Meta Session Wrapper
Knowledge for extracting and abstracting completed work from a session into a reusable pattern.
Quick Reference
| Phase | Input | Output |
|---|---|---|
| 1. IDENTIFY | Session history / completed work | Work summary |
| 2. ABSTRACT | Concrete actions | Generic pattern |
| 3. FORMALIZE | Pattern description | Feature Request |
When to Use
✅ USE WHEN:
- •You completed a multi-step workflow that might be repeated
- •You want to turn ad-hoc work into a reusable component
- •You see patterns emerging across sessions
❌ DON'T USE WHEN:
- •Work was one-time only, won't be repeated
- •Already have a clear feature request (use
/create-llm-structuredirectly)
Workflow
Phase 1: IDENTIFY Work Done
Goal: Catalog what was accomplished in the session.

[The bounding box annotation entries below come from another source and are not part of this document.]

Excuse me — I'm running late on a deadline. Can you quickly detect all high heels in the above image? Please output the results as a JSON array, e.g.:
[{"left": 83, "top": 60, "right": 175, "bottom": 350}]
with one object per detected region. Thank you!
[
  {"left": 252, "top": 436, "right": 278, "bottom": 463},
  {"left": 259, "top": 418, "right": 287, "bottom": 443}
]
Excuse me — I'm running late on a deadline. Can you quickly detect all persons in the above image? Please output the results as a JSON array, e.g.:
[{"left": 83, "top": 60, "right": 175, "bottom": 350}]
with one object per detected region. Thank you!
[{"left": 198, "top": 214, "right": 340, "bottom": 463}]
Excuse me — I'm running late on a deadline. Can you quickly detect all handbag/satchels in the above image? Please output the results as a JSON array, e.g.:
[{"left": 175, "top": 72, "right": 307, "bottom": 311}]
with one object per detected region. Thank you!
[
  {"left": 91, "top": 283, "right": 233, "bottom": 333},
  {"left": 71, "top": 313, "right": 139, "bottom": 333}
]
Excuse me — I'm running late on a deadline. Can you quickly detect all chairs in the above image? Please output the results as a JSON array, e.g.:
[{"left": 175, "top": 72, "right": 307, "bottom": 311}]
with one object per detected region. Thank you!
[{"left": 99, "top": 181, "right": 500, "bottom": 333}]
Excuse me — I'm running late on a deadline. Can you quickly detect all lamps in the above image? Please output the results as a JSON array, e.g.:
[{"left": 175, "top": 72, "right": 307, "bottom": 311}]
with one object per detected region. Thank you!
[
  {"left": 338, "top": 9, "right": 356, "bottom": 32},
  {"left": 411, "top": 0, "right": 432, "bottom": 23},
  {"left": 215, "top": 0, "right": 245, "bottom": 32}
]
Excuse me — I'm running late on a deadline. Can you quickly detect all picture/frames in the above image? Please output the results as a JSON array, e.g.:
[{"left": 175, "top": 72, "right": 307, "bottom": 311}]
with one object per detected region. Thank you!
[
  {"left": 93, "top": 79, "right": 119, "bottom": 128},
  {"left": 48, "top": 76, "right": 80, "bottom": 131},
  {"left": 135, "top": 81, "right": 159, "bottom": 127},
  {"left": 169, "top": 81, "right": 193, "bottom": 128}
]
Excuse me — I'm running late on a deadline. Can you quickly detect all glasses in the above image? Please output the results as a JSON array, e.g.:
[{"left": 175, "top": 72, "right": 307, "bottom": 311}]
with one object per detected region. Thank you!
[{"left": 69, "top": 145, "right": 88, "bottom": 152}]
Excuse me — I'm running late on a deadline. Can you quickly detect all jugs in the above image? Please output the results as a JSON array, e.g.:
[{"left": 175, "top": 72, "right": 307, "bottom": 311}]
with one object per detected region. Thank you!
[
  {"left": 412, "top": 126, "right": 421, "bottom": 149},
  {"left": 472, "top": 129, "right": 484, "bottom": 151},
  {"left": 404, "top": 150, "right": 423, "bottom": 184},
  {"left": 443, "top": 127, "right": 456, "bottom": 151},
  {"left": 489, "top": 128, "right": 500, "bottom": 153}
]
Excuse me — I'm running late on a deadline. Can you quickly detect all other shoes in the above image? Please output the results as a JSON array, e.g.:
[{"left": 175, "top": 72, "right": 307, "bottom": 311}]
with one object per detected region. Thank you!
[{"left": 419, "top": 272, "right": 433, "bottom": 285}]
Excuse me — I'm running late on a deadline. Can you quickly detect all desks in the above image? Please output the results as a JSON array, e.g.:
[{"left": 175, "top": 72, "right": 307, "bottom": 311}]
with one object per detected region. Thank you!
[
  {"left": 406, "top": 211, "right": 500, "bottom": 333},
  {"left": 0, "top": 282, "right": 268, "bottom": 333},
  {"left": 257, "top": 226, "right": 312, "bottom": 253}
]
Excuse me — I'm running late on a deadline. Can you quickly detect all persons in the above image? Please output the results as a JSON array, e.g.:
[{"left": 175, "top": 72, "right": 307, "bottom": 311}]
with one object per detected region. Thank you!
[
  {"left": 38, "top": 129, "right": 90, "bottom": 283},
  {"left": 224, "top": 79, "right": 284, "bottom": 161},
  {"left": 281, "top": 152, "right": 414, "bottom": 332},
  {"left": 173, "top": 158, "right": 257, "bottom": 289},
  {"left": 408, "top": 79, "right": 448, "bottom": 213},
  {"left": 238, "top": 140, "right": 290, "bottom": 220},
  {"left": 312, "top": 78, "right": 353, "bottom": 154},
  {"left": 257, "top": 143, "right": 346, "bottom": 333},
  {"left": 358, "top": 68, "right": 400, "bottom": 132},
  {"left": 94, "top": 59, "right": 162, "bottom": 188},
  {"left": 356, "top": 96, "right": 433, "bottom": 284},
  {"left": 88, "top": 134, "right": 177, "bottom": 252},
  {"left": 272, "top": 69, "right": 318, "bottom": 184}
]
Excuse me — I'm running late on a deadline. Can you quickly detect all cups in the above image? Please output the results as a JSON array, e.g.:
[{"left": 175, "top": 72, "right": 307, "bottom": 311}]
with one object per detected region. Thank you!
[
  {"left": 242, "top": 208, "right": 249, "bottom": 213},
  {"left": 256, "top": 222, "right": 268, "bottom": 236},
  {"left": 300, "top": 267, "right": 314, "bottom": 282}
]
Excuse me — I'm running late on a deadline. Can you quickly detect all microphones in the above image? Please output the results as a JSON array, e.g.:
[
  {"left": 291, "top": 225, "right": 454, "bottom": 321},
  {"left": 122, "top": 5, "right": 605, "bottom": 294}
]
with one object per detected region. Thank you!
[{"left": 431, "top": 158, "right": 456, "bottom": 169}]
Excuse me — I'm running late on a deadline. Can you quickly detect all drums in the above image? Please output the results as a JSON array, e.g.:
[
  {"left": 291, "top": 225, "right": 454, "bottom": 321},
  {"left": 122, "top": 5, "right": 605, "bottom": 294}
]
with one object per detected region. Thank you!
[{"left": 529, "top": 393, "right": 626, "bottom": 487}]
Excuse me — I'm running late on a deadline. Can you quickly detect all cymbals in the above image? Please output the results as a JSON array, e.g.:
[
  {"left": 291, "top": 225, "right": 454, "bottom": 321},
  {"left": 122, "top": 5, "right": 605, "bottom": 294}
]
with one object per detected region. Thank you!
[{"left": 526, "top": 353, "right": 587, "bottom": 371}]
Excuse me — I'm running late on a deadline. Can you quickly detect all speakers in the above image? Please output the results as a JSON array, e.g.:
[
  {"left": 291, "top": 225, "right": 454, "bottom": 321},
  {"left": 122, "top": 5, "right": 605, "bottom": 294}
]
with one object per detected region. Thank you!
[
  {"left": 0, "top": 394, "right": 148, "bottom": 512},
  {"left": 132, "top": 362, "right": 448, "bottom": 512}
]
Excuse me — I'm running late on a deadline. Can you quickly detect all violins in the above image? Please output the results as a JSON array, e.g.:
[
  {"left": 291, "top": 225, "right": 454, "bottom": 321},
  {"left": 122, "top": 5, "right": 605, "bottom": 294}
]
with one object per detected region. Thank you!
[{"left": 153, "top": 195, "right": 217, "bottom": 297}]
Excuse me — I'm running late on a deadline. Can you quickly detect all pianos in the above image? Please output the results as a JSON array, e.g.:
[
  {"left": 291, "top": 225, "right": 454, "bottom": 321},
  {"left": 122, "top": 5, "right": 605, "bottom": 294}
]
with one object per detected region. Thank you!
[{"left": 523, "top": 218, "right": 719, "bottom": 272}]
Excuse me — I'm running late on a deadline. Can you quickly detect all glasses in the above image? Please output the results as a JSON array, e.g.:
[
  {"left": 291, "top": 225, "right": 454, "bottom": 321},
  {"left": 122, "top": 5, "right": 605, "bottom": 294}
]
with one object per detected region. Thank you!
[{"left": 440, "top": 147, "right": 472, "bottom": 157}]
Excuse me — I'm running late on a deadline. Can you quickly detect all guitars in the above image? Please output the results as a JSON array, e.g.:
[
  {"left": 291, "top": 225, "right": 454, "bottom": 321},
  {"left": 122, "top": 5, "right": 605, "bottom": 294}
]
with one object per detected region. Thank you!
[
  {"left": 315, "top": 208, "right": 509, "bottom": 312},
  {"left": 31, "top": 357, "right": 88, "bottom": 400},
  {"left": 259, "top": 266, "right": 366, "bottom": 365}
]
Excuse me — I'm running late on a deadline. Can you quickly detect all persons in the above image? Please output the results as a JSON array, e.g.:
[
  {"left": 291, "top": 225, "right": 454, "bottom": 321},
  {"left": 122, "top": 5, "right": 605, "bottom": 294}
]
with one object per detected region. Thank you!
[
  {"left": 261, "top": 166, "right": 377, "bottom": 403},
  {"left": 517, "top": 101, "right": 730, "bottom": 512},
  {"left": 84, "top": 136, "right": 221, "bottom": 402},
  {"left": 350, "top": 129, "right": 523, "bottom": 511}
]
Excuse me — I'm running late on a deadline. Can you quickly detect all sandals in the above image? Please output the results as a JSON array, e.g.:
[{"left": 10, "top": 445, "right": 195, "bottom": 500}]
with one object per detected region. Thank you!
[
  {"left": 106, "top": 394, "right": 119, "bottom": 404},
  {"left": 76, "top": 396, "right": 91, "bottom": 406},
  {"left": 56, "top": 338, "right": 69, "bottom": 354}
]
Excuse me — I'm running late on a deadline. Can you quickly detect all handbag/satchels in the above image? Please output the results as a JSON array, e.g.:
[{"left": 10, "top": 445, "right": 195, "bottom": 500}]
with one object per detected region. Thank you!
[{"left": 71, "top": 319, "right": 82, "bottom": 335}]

1.1 Review Session Actions
List all significant actions:
## Session Work Summary ### Actions Performed 1. [Action 1]: [What was done] 2. [Action 2]: [What was done] 3. [Action 3]: [What was done] ... ### Artifacts Created - [File/artifact 1]: [Purpose] - [File/artifact 2]: [Purpose] ... ### Decisions Made - [Decision 1]: [Reasoning] - [Decision 2]: [Reasoning] ...
1.2 Identify Patterns
Ask these questions:
| Question | Answer |
|---|---|
| What triggered this work? | [User request / problem identified] |
| What was the end goal? | [Desired outcome] |
| Were there repeatable steps? | [Yes/No - list if yes] |
| Could this be automated? | [Fully / Partially / Manual only] |
| What domain knowledge was used? | [Expertise applied] |
Phase 2: ABSTRACT to Generic Pattern
Goal: Convert concrete work into a reusable pattern.
2.1 Generalize Steps
| Concrete (This Session) | Abstract (Any Session) |
|---|---|
| "Created learning-content-creator skill" | "Create domain skill from pattern" |
| "Added frontmatter to 14 files" | "Apply metadata standard to documents" |
| "Translated EN to KO" | "Create language variants" |
2.2 Identify Variables
What parts change between uses?
## Pattern Variables
| Variable | This Session | Generic |
|----------|--------------|---------|
| Source | `research/*.md` | `{source_directory}` |
| Output | `learning/*.md` | `{output_directory}` |
| Languages | EN, KO | `{language_list}` |
2.3 Define Trigger Conditions
When should this pattern be invoked?
## Trigger Conditions ### Keywords - "create learning content" - "research to learning" ### Context - Research files exist in source directory - Multi-model analysis completed ### User Intent - Transform research into structured educational content
Phase 3: FORMALIZE as Feature Request
Goal: Output a structured description for /create-llm-structure.
3.1 Write Feature Request
Use this template:
## Feature Request ### Name [pattern-name] (kebab-case) ### Description [1-2 sentence description of what this does] ### Trigger [How is it activated - user command, auto-detect, goal assignment] ### Inputs - [Input 1]: [Description] - [Input 2]: [Description] ### Outputs - [Output 1]: [Description] - [Output 2]: [Description] ### Steps (High-Level) 1. [Step 1] 2. [Step 2] 3. [Step 3] ### Domain Knowledge Required [What expertise is needed - coding patterns, frameworks, etc.] ### Side Effects [File creation, external API calls, deployments, etc.] ### Reusability [How often might this be used - once, occasionally, frequently]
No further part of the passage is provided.